Supplied passage:
#####
California State University, Fullerton
- Former names: Orange County State College (1957–1962) Orange State College (1962–1964) California State College at Fullerton (1964–1972)
- Motto: Vox Veritas Vita (Latin)
- Motto in English: "Voice, Truth, Life"
- Type: Public research university
- Established: 1957; 69 years ago
- Parent institution: California State University
- Accreditation: WSCUC
- Academic affiliations: CONAHEC; CUMU; USU;
- Endowment: $148.7 million (2023-24)
- Budget: $595.3 million (2024-25)
- President: Ronald S. Rochon
- Students: 43,662 (fall 2024)
- Undergraduates: 38,597 (fall 2024)
- Postgraduates: 5,065 (fall 2024)
- Location: Fullerton, California, United States 33°52′50″N 117°53′07″W﻿ / ﻿33.88056°N 117.88528°W
- Campus: 236 acres (96 ha); Large suburb;
- Newspaper: The Daily Titan
- Colors: Blue and orange
- Nickname: Titans
- Sporting affiliations: NCAA Division I – Big West; MPSF;
- Mascot: Tuffy the Titan
- Website: fullerton.edu

= California State University, Fullerton =

Public university in Fullerton, California, US

California State University, Fullerton (CSUF or Cal State Fullerton) is a public research university in Fullerton, California, United States. With a total enrollment of more than 41,000, it has the largest student body of the California State University (CSU) system, and its graduate student body of more than 5,000 is one of the largest in the CSU and in all of California. As of fall 2016, the school had 2,083 faculty, of whom 782 were on the tenure track. The university offers 109 degree programs: 55 undergraduate degrees and 54 graduate degrees, including three doctoral programs.

Cal State Fullerton is classified among "Research 2: High Research Spending and Doctorate Production". It is also a Hispanic-Serving Institution (HSI) and is eligible to be designated as an Asian American Native American Pacific Islander Serving Institution (AANAPISI).

CSUF athletic teams compete in Division I of the NCAA and are collectively known as the CSUF Titans. They compete in the Big West Conference.

==History==

===Founding===
In 1957, Orange County State College became the 12th state college in California to be authorized by the state legislature as a degree-granting institution. The following year, a site was designated for the campus to be established in northeast Fullerton. The property was purchased in 1959. The same year, William B. Langsdorf was appointed as founding president of the school.
#####
Stored items:

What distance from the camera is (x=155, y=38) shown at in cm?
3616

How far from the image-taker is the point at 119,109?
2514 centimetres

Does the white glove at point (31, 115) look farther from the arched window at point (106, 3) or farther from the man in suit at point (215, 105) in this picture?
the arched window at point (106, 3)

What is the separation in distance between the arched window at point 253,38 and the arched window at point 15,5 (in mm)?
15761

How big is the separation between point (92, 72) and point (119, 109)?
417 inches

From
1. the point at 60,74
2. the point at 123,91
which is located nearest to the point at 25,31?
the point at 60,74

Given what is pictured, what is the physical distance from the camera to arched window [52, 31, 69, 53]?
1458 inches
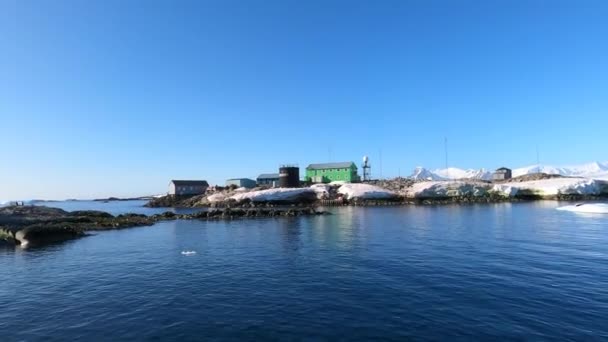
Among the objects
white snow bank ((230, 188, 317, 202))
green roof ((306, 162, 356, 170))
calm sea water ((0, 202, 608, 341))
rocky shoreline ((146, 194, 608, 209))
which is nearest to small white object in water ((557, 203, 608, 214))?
rocky shoreline ((146, 194, 608, 209))

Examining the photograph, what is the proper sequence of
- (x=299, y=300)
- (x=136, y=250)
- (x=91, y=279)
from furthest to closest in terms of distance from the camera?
(x=136, y=250)
(x=91, y=279)
(x=299, y=300)

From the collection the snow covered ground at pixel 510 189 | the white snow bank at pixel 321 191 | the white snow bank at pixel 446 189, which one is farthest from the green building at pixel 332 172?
the white snow bank at pixel 446 189

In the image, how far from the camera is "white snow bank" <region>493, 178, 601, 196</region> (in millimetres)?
88688

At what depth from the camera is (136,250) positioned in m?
30.0

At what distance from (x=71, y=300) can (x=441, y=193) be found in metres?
88.3

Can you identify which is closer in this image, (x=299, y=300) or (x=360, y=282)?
(x=299, y=300)

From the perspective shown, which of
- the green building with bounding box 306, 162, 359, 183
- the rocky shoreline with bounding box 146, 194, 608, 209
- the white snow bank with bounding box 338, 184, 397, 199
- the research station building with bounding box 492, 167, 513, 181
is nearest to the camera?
the rocky shoreline with bounding box 146, 194, 608, 209

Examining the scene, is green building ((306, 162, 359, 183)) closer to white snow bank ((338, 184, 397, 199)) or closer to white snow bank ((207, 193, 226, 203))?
white snow bank ((338, 184, 397, 199))

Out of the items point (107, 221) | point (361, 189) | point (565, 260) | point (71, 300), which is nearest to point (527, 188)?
point (361, 189)

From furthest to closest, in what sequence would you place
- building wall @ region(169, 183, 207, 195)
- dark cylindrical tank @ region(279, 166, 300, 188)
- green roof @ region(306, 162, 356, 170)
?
#####
Questions on the material:
- a) What is the name of the mascot in the text on Cal State Fullerton?
- b) Rewrite the Cal State Fullerton text from "Cal State Fullerton is" to "of the school.", replacing every "Titans" with "Tigers".

Responses:
- a) Tuffy the Titan

- b)
Cal State Fullerton is classified among "Research 2: High Research Spending and Doctorate Production". It is also a Hispanic-Serving Institution (HSI) and is eligible to be designated as an Asian American Native American Pacific Islander Serving Institution (AANAPISI).

CSUF athletic teams compete in Division I of the NCAA and are collectively known as the CSUF Tigers. They compete in the Big West Conference.

==History==

===Founding===
In 1957, Orange County State College became the 12th state college in California to be authorized by the state legislature as a degree-granting institution. The following year, a site was designated for the campus to be established in northeast Fullerton. The property was purchased in 1959. The same year, William B. Langsdorf was appointed as founding president of the school.